ABOUT THIS EXERCISE: Where the line containing "United States, site lebec_CA-17." appears in the records below, begin there and write out each line exactly until the last one, and nothing more.

SUPPLIED MATERIAL:

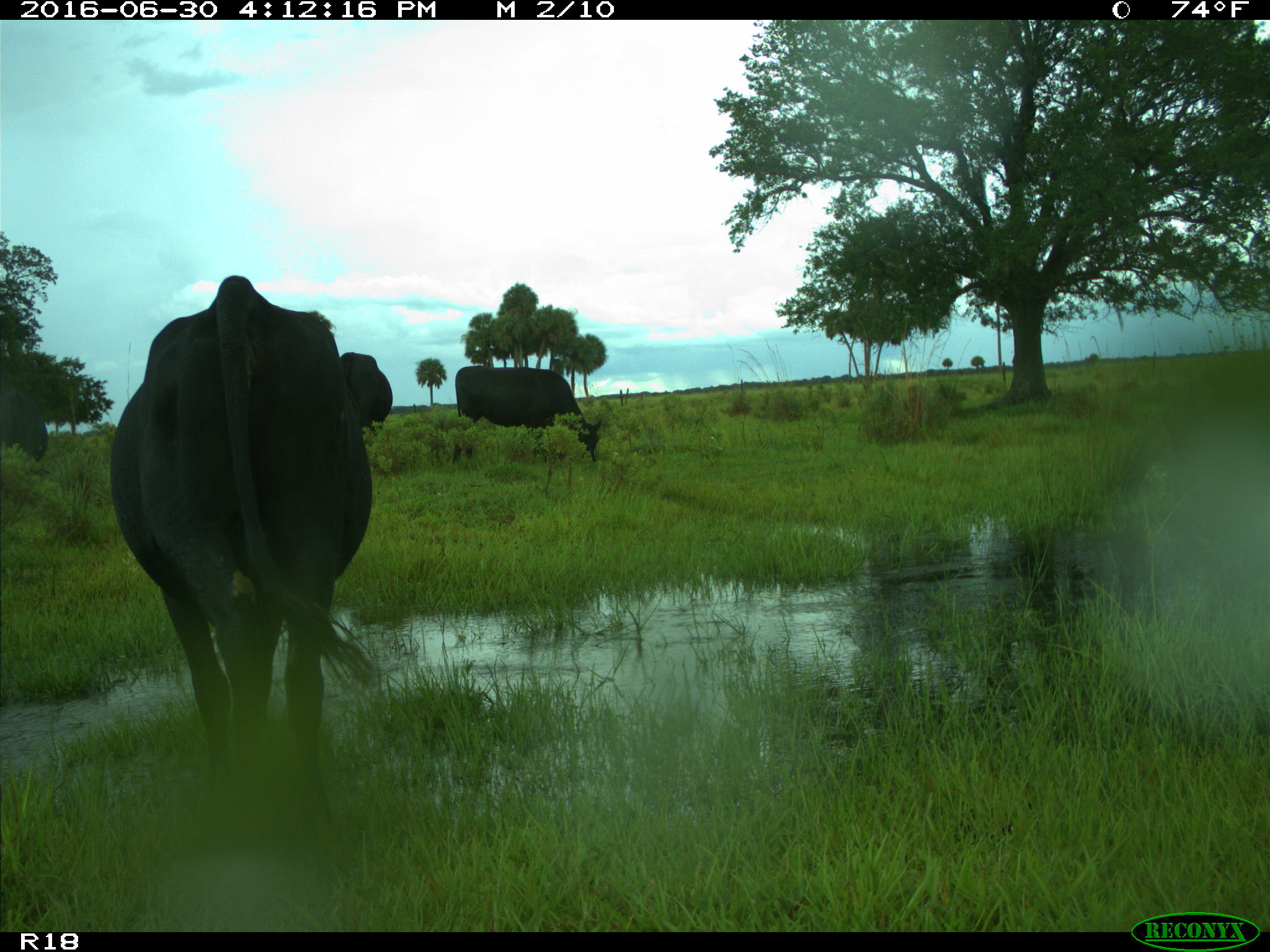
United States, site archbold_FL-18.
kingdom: Animalia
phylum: Chordata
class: Mammalia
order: Artiodactyla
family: Bovidae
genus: Bos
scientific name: Bos taurus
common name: domestic cow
Bos taurus (domestic cow).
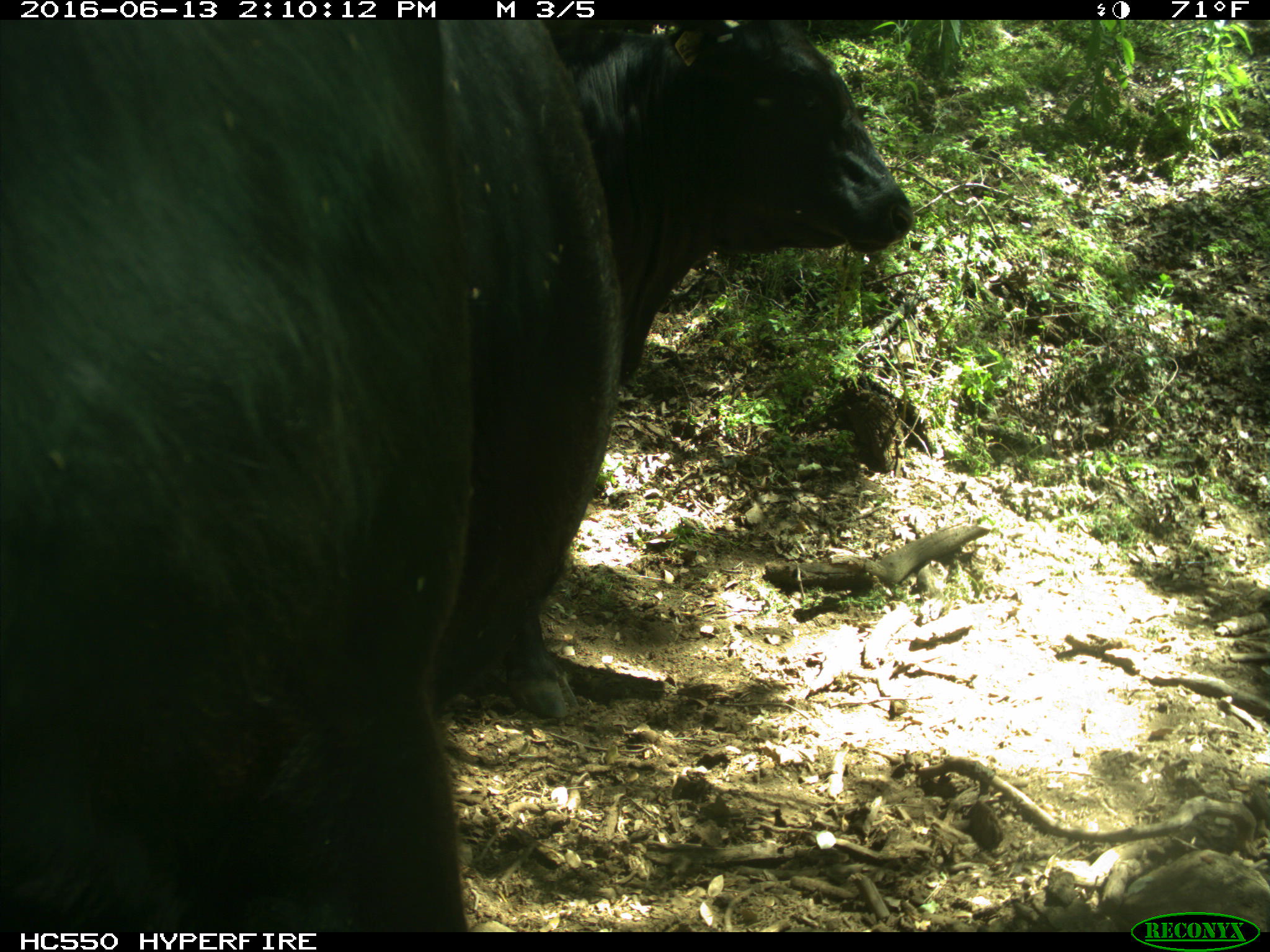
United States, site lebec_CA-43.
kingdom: Animalia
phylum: Chordata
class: Mammalia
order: Artiodactyla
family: Bovidae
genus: Bos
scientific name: Bos taurus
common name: domestic cow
Bos taurus (domestic cow).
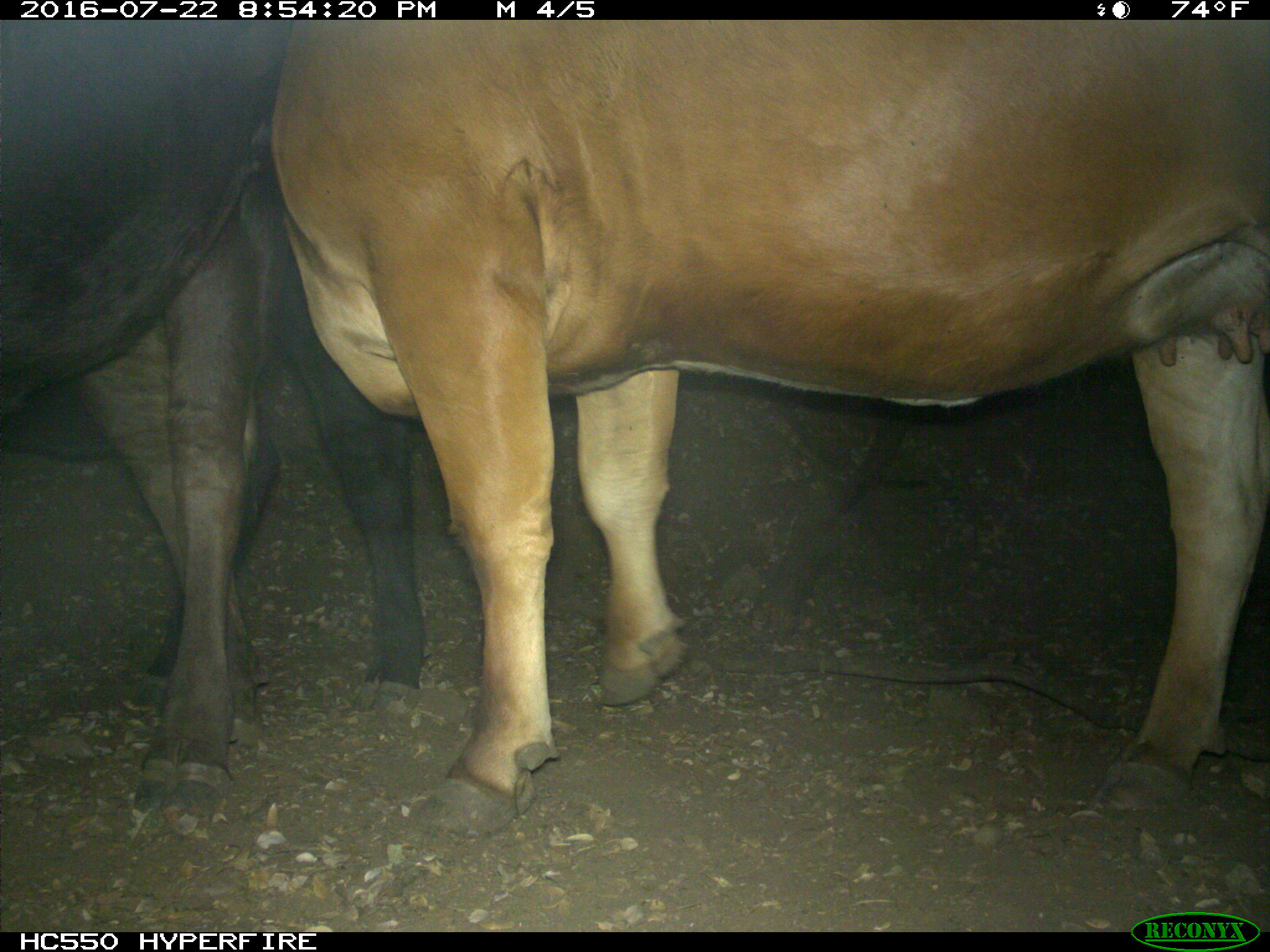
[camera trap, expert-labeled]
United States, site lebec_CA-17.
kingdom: Animalia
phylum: Chordata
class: Mammalia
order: Artiodactyla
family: Bovidae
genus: Bos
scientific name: Bos taurus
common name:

RESPONSE BELOW:
United States, site lebec_CA-17.
kingdom: Animalia
phylum: Chordata
class: Mammalia
order: Artiodactyla
family: Bovidae
genus: Bos
scientific name: Bos taurus
common name:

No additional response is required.